Jordan Plevnes, écrivain, ancien ambassadeur

La tête d’Ömer Kalesi dans la peinture mondiale

… «Des têtes, il y en a partout, surtout à Paris. La tête de l’artiste n’a de prix nulle part, surtout pas à Paris. Les têtes peuvent nous surprendre partout, surtout à Paris. Les têtes nous suivent sur tous les méridiens de la planète, surtout à Paris. Les têtes du passé passent par les archives de nos propres têtes et elles nous introduisent dans la fausse éternité partout, surtout à Paris.

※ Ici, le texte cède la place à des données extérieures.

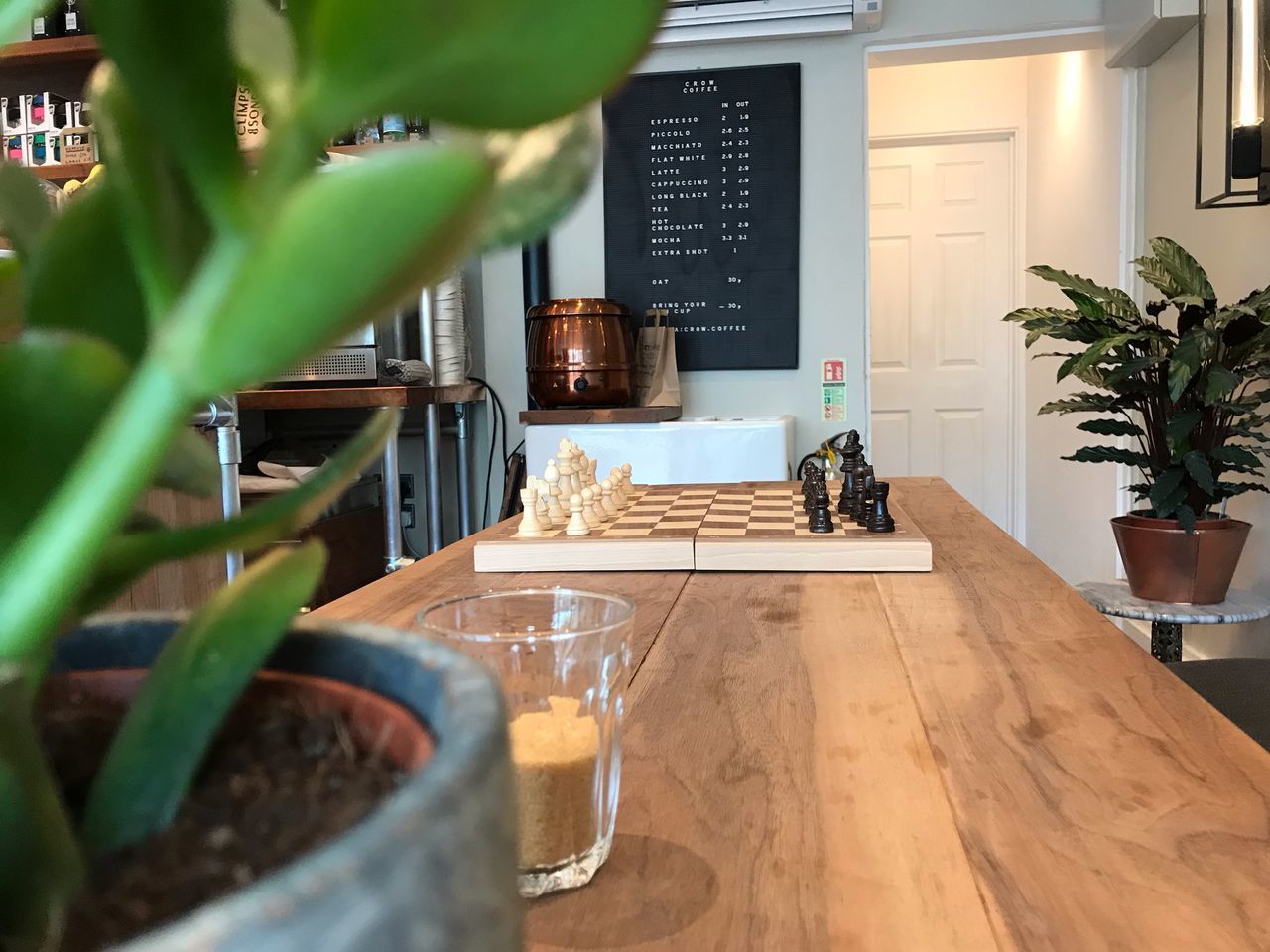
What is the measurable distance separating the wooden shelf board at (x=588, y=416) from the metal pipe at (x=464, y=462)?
0.65 m

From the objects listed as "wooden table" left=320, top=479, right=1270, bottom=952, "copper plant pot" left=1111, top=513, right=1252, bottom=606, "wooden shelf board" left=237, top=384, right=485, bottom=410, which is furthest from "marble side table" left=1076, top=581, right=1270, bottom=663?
"wooden shelf board" left=237, top=384, right=485, bottom=410

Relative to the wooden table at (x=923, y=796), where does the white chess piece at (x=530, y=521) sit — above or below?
above

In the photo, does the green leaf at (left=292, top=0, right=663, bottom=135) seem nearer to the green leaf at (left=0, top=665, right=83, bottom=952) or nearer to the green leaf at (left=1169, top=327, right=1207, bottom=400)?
the green leaf at (left=0, top=665, right=83, bottom=952)

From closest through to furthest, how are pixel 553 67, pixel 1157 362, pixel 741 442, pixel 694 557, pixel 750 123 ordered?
pixel 553 67
pixel 694 557
pixel 1157 362
pixel 741 442
pixel 750 123

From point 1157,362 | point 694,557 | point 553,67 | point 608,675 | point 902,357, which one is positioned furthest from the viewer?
point 902,357

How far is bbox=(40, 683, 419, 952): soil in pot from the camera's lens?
17 cm

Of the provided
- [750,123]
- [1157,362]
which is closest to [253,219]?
[1157,362]

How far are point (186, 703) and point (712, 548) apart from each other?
→ 3.32 feet

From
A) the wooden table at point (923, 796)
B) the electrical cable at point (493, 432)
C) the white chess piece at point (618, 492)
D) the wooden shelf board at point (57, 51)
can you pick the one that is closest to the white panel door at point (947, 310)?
the electrical cable at point (493, 432)

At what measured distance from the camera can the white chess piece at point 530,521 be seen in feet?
4.33

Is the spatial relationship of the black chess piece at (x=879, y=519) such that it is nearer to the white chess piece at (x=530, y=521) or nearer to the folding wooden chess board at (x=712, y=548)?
the folding wooden chess board at (x=712, y=548)

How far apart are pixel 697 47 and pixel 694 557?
2.81m

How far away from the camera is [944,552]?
1.28 m

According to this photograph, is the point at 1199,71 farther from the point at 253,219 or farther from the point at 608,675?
the point at 253,219
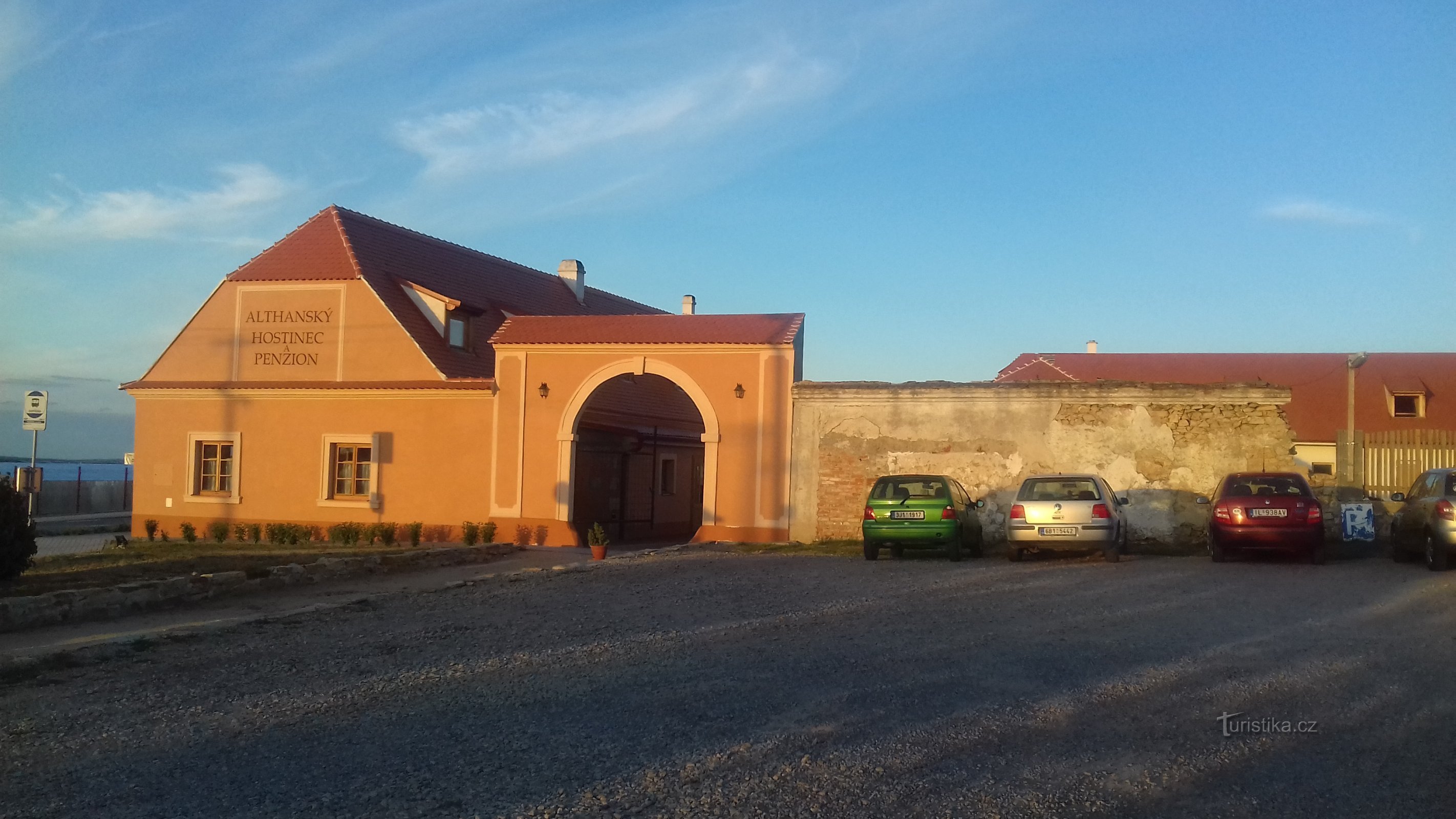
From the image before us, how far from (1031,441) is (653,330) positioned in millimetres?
8060

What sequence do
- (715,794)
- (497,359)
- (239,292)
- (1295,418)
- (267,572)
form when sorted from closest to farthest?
(715,794) < (267,572) < (497,359) < (239,292) < (1295,418)

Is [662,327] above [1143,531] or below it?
above

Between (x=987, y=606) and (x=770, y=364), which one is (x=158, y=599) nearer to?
(x=987, y=606)

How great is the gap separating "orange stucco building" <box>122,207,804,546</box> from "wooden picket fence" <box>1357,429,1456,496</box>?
11.0m

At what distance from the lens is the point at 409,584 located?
49.5 feet

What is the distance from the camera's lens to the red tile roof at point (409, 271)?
26.1m

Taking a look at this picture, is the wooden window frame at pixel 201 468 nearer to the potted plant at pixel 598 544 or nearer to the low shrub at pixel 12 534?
the potted plant at pixel 598 544

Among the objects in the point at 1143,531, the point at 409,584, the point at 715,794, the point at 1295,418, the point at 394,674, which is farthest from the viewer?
the point at 1295,418

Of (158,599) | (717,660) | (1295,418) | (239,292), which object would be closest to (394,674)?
(717,660)

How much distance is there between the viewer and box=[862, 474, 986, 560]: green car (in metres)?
17.8

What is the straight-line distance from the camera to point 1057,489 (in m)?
17.6

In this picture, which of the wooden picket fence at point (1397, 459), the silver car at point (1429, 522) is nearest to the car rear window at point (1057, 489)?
the silver car at point (1429, 522)

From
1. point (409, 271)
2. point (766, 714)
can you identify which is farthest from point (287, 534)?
point (766, 714)

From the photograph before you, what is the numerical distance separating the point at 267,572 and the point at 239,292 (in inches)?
592
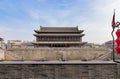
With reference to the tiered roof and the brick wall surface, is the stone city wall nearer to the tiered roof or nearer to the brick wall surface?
the tiered roof

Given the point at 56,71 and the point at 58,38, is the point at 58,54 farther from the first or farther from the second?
the point at 56,71

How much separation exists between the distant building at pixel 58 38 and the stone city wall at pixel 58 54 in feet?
13.8

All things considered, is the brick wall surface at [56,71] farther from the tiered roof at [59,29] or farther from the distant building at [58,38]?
the tiered roof at [59,29]

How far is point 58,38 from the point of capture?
40.1m

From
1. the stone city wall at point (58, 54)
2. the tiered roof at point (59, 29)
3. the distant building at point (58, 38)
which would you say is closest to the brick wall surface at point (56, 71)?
the stone city wall at point (58, 54)

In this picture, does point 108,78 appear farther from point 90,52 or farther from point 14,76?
point 90,52

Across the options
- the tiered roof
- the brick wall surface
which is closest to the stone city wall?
the tiered roof

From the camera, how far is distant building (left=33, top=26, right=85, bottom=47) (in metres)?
39.6

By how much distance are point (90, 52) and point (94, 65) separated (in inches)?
1150

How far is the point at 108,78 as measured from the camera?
6.90 metres

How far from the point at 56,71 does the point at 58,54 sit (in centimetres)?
2870

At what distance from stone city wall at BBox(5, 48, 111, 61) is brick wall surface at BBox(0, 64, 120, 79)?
2796 centimetres

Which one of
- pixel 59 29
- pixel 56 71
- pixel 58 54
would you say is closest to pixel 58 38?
pixel 59 29

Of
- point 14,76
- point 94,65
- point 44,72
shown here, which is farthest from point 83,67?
point 14,76
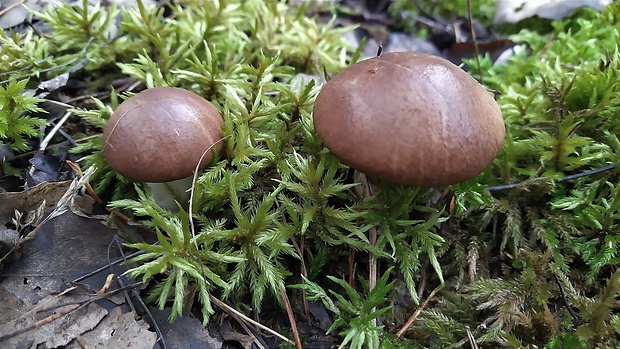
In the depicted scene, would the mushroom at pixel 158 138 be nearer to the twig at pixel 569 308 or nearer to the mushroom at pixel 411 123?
the mushroom at pixel 411 123

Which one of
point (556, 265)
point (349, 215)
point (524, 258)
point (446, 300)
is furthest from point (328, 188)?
point (556, 265)

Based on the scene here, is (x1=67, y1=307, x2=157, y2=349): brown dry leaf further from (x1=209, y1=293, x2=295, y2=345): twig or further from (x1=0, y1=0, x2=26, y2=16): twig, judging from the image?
(x1=0, y1=0, x2=26, y2=16): twig

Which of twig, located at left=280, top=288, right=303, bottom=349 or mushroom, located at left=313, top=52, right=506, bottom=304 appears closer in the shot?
mushroom, located at left=313, top=52, right=506, bottom=304

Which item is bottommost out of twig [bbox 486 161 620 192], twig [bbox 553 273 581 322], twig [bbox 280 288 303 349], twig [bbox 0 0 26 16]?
twig [bbox 280 288 303 349]

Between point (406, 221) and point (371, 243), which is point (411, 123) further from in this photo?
point (371, 243)

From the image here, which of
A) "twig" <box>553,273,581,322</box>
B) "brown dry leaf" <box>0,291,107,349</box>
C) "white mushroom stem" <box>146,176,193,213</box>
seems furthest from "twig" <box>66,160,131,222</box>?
"twig" <box>553,273,581,322</box>

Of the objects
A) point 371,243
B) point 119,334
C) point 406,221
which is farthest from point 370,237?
point 119,334

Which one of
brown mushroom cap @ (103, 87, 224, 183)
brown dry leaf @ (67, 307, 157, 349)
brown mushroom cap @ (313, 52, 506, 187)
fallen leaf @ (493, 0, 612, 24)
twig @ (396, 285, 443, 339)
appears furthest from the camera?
fallen leaf @ (493, 0, 612, 24)
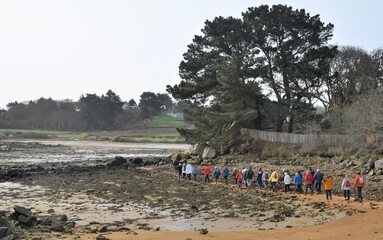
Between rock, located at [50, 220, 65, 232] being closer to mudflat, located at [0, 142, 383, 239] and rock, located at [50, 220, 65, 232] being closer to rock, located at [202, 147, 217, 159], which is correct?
mudflat, located at [0, 142, 383, 239]

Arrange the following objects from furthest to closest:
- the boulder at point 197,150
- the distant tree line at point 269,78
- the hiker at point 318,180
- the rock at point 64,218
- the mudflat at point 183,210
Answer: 1. the boulder at point 197,150
2. the distant tree line at point 269,78
3. the hiker at point 318,180
4. the rock at point 64,218
5. the mudflat at point 183,210

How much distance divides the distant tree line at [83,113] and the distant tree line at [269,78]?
92.7 m

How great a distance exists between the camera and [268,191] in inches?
1047

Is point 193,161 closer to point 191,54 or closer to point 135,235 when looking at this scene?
point 191,54

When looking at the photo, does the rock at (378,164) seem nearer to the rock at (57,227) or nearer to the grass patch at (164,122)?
the rock at (57,227)

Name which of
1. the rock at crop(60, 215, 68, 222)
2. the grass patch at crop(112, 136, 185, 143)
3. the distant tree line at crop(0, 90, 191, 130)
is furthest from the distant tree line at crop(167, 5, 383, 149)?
the distant tree line at crop(0, 90, 191, 130)

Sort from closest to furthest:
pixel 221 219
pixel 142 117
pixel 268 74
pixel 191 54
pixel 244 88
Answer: pixel 221 219 < pixel 244 88 < pixel 268 74 < pixel 191 54 < pixel 142 117

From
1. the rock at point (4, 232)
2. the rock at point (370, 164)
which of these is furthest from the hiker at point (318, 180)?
the rock at point (4, 232)

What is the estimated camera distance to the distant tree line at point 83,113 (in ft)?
465

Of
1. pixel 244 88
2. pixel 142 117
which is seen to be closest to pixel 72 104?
pixel 142 117

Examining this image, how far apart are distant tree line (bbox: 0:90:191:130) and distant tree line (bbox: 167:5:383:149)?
304 ft

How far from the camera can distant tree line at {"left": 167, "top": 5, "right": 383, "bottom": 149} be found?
141 feet

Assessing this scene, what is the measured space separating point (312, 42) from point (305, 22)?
7.54 ft

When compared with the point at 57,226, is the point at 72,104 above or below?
above
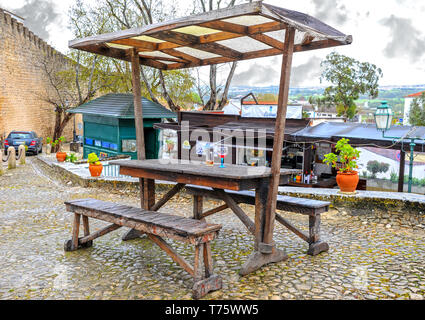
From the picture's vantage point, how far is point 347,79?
124ft

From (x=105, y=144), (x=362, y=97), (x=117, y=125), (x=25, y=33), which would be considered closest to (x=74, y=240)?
(x=117, y=125)

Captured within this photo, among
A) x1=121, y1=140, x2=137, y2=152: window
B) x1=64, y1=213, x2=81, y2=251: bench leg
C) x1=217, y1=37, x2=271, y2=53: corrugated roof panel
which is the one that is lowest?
x1=64, y1=213, x2=81, y2=251: bench leg

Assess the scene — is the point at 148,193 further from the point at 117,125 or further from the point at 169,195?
the point at 117,125

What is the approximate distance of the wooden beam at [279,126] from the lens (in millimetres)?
4336

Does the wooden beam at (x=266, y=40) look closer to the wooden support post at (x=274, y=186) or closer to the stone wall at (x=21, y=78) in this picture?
the wooden support post at (x=274, y=186)

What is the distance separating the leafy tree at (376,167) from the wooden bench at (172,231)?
16377 millimetres

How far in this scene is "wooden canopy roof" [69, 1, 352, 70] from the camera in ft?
12.8

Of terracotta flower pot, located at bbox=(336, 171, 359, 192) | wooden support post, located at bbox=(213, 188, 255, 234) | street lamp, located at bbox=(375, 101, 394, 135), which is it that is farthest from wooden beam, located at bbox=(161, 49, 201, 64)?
street lamp, located at bbox=(375, 101, 394, 135)

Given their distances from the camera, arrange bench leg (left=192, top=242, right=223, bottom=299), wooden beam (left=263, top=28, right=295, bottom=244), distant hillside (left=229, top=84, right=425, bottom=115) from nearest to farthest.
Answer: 1. bench leg (left=192, top=242, right=223, bottom=299)
2. wooden beam (left=263, top=28, right=295, bottom=244)
3. distant hillside (left=229, top=84, right=425, bottom=115)

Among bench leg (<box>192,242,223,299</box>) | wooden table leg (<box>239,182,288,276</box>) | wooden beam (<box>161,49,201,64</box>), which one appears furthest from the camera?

Des têtes vivantes et des têtes mortes se promènent jour et nuit dans la Ville Lumière. Têtes des empereurs et têtes anti-impérialistes. Têtes des hommes d’Etat et des positions anti-étatiques, têtes persécutées et têtes protégées, têtes des ambassadeurs et têtes des anarchistes, têtes pieuses et têtes athées. Têtes avec ou sans papiers d’identité, têtes mythiques et têtes anonymes.

Il nous arrive de voir ou de supposer les têtes mortes et les yeux vivants de Dante, de Villon, de De Vinci, de Mozart, de Van Gogh, de Joyce, de Beckett ou de Camus, il nous arrive d’échanger des regards avec les têtes de Modigliani qui nous contemplent des fenêtres au-dessous desquelles passe notre propre tête, fixant l’immortalité infinie capturée par les lois impitoyables de la mortalité.

Un soir du printemps 1994, dans les galeries parisiennes de la rive gauche, j’ai vu 12 têtes balkaniques anonymes, peintes par Ömer Kaleşi, et je les ai senties très proches de moi.

Quel était le secret de ce sentiment de parenté avec ces têtes ?

La première réponse était territoriale : Ömer Kaleşi, comme moi, est né en Macédoine. Son village de Serbica est séparé du mien, le village de Sloïchtitza, par la rivière Noire, qui, sous le nom d’Erigon peut être trouvée, sinon chez Homère, au moins chez Titus Livius et chez d’autres auteurs des récits de voyage romains, byzantins, ottomans et européens.

La deuxième réponse était métaphysique: les têtes d’Ömer Kaleşi ont ouvert en moi une grange secrète des mémoires transhistoriques et j’ai vu passer par la rivière Noire, qui sépare nos deux villages, des têtes de Macédoniens antiques, des têtes grecques, romaines, juives, byzantines, turques, albanaises, serbes, bulgares, françaises, allemandes et autres têtes de la Première Guerre mondiale, et encore des têtes macédoniennes, et « ainsi de suite et par la suite ainsi », comme dirait le poète macédonien Cane Todorovski, ancien « turcophile » et actuel ambassadeur de Macédoine auprès de l’Union Européenne.

La troisième réponse était celle du monde : un ancien proverbe balkanique oublié dit que les vagabonds qui traînent au bord de la même eau se rencontreront un jour sur les routes du monde au bord d’une autre eau ! En effet, tout en ne nous connaissant pas, nous habitions même à Paris très près l’un de l’autre, son atelier boulevard Arago et ma mansarde place de la Contrescarpe étant séparé par la seule rue Mouffetard.

Selon la logique du proverbe balkanique oublié, mentionné ci-dessus, il arrive que la rivière Noire est la cousine de la Seine, et que nos deux têtes se rimaient dans la rue Mouffetard l’une descendant, l’autre montant vers les sommets inconnus de la conscience que l’esprit, en effet, n’a pas de patrie.